Using the pyspark-notebook docker image. I can open a notebook via the browser and see the pyspark module is installed (help(‘modules’)). But when I try and use what appears to be the same python distribution (looking at the kernelspec) via the container command line, pyspark doesnt appear to be installed.
Aside from installing it as part of the build, am i missing something in terms of how jupyter prepares the environment when notebooks are initialised as a browser instance.
I can run pyspark from command line but ultimately im trying to run a pyspark based notebook from the command line using papermill.
Jupyter doesn’t really prepare environments at all, it runs in the environment you’ve given it.
When you’re working with two Python environments, it’s almost always down to the value of
sys.prefix because the two are operating in different Python environments.
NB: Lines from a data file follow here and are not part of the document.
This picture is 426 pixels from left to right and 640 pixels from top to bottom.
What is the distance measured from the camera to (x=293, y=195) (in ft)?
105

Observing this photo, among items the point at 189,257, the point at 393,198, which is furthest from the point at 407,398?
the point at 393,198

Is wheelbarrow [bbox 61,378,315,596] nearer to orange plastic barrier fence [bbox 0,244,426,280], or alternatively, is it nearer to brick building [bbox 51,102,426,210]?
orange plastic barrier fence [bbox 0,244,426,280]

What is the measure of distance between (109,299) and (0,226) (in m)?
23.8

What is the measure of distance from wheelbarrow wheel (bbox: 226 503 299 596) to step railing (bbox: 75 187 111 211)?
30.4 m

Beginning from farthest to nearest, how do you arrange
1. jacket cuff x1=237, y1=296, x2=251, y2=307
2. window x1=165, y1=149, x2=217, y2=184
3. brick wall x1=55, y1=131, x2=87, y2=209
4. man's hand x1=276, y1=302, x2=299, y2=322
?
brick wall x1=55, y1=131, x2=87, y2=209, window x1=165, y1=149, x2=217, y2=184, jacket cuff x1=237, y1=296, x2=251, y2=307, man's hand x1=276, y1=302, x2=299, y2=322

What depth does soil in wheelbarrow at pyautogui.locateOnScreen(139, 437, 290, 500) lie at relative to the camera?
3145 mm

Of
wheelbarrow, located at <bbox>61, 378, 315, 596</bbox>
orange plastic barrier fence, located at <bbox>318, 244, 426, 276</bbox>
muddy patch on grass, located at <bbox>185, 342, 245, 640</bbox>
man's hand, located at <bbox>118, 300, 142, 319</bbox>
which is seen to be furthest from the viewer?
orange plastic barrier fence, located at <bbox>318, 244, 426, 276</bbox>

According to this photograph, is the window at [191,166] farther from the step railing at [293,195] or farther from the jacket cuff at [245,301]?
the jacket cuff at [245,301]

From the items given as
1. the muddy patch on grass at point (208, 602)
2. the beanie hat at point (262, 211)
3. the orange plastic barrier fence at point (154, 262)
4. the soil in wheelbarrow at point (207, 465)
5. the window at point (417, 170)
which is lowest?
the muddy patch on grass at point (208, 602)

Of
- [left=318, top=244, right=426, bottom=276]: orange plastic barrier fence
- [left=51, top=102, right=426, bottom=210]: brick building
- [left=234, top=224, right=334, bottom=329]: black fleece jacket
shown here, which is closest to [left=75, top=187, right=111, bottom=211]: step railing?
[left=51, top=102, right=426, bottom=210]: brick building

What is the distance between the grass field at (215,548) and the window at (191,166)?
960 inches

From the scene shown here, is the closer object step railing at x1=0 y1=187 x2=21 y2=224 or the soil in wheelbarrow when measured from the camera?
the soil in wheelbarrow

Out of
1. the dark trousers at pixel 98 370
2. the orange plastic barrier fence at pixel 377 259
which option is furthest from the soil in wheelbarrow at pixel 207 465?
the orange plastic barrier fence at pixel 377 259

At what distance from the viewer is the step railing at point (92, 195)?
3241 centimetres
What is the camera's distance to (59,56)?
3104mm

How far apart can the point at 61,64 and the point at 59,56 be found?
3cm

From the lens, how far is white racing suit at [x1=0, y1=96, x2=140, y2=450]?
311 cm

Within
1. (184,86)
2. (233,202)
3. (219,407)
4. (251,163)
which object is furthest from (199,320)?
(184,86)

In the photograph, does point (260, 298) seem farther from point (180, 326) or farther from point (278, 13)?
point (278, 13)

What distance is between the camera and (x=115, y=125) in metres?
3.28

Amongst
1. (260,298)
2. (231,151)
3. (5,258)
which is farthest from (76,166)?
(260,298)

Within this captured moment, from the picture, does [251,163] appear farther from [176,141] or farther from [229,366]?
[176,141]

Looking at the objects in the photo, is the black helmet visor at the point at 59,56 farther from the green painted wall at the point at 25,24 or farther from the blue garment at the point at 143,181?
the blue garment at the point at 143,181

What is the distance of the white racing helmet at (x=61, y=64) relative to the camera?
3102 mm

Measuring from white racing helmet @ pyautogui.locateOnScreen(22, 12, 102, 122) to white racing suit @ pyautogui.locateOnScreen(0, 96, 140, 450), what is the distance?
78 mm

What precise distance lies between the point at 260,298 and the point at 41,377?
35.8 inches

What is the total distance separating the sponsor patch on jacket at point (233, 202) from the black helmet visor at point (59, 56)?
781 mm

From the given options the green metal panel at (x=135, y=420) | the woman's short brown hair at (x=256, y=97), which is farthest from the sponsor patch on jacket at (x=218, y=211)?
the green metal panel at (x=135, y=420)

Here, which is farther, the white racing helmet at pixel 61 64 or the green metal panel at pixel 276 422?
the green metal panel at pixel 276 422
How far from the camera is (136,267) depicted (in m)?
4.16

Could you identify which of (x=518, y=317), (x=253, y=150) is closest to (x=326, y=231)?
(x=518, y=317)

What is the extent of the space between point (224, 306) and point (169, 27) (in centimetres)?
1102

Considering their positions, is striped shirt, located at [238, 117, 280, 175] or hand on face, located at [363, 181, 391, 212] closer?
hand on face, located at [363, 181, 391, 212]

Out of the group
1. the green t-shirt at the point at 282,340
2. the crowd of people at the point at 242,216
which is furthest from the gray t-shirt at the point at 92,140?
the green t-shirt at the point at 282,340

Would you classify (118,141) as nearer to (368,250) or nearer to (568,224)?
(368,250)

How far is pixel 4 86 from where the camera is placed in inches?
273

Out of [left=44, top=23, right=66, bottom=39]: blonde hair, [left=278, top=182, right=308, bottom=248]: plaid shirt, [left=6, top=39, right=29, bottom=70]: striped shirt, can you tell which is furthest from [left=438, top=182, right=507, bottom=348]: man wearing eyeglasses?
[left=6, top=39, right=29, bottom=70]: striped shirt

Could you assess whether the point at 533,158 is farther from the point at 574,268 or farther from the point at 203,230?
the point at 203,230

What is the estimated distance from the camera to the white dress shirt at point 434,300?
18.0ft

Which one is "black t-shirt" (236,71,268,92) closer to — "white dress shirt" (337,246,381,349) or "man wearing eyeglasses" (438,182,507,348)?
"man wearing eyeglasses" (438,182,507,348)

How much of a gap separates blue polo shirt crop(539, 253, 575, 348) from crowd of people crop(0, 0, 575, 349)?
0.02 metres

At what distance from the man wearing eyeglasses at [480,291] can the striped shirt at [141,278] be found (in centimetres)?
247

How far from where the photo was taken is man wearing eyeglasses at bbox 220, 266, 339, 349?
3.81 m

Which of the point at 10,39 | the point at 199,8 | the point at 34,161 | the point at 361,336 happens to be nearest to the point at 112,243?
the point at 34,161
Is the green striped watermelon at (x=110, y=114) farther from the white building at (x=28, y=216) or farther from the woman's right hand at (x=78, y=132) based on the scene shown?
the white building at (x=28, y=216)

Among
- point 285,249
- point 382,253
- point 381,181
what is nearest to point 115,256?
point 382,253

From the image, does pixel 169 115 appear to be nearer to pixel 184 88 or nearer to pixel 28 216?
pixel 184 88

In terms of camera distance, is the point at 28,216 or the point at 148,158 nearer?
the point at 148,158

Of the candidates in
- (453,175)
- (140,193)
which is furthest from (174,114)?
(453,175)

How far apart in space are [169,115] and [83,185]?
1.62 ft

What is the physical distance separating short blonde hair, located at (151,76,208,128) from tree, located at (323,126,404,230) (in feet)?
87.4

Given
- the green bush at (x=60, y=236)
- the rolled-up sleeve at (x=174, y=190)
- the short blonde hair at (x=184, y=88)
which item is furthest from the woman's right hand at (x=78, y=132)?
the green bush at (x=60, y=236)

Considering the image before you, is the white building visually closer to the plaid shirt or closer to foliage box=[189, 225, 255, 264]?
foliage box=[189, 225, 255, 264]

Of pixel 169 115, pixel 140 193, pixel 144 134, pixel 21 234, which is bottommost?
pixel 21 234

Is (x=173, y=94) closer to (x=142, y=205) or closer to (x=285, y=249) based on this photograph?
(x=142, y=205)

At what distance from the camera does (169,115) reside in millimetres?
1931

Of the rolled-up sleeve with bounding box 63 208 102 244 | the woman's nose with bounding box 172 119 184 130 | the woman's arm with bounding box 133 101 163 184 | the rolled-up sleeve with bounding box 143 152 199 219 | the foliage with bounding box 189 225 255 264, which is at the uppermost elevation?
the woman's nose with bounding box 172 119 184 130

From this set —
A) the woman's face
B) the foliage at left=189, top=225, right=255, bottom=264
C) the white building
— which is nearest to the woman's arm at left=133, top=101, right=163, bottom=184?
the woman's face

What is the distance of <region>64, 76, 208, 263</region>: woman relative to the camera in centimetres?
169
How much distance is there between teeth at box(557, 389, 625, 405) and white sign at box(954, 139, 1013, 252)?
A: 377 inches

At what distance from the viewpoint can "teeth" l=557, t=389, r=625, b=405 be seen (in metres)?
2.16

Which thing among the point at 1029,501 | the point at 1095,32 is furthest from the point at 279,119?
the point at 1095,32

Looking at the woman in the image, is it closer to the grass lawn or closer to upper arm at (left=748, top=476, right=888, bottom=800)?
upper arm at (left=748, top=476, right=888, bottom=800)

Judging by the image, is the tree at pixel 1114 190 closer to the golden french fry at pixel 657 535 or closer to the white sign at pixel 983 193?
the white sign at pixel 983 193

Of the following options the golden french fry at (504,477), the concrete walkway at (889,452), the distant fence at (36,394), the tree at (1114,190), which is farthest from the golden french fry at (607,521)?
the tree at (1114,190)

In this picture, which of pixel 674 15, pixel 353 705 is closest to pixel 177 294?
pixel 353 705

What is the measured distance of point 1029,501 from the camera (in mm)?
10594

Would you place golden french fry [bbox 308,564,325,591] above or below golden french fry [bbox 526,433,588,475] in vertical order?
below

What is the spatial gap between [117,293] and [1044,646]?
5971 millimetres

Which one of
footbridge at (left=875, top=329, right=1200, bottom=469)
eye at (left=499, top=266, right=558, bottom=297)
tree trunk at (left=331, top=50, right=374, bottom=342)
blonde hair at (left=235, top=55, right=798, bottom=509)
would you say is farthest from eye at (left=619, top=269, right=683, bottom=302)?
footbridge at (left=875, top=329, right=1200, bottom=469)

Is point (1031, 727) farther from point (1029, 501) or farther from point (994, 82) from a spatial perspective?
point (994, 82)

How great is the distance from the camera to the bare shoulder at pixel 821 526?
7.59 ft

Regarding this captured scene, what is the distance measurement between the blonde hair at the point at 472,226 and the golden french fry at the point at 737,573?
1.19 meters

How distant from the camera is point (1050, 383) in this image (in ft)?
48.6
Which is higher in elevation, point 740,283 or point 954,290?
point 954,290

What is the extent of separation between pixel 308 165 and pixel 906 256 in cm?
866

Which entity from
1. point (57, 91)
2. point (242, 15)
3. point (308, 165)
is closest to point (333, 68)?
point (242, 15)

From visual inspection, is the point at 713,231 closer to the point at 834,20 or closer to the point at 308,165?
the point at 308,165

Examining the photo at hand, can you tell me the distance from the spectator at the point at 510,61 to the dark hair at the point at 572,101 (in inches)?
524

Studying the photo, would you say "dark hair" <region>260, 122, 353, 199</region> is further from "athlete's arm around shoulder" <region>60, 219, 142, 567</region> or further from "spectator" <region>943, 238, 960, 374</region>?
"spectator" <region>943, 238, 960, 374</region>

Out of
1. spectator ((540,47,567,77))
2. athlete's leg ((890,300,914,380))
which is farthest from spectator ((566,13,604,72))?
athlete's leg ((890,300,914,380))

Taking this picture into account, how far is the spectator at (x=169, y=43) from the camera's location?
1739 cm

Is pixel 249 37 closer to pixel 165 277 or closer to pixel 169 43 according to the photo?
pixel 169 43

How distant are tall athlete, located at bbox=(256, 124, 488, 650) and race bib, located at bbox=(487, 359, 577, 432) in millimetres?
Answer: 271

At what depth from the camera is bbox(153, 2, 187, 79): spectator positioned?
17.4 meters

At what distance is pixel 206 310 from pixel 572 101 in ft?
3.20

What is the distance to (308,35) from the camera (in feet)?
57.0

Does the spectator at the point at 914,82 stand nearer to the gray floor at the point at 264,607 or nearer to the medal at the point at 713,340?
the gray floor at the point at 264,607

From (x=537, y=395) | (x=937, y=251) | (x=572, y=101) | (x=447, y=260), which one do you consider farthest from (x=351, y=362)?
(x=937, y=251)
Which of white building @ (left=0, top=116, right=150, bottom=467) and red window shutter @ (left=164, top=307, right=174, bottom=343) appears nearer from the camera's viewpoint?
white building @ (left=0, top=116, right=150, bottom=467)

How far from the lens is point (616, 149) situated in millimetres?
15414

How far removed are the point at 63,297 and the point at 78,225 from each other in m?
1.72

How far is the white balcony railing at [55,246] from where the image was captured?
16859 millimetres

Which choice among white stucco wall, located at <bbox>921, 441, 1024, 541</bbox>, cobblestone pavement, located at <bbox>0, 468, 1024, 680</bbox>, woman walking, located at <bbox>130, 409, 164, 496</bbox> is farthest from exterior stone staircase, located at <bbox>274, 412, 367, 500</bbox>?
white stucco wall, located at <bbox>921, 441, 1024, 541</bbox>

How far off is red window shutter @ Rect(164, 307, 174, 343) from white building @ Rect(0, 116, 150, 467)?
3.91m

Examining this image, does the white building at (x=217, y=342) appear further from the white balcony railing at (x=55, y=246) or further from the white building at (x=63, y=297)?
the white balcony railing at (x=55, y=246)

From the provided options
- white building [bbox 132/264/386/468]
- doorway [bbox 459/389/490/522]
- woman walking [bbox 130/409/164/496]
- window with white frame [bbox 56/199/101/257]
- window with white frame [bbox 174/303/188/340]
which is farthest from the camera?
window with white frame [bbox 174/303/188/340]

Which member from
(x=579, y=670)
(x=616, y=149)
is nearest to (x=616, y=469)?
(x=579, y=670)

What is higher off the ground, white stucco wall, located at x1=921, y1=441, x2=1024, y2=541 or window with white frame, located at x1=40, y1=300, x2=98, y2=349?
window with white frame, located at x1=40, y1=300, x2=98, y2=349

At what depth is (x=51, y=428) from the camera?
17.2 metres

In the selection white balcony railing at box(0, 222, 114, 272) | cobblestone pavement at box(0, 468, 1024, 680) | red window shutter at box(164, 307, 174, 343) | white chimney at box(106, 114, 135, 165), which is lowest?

You can also check the value of
sys.path, which will show you where
import looks for packages.
If you’re running pyspark from its own command-line entrypoint and it’s not actually installed as a Python package, one of the things the pyspark script does is add itself to sys.path so you don’t really have to install it to use it. This results in exactly the kind of confusion you describe.
A long time ago, I made the tiny findspark, which does exactly this, but the other way around (look for spark and add it to sys.path), so that you can get similar behavior. But for personal use, you can generally replace it with a single call to
sys.path.extend with the right path for your environment prior to importing pyspark.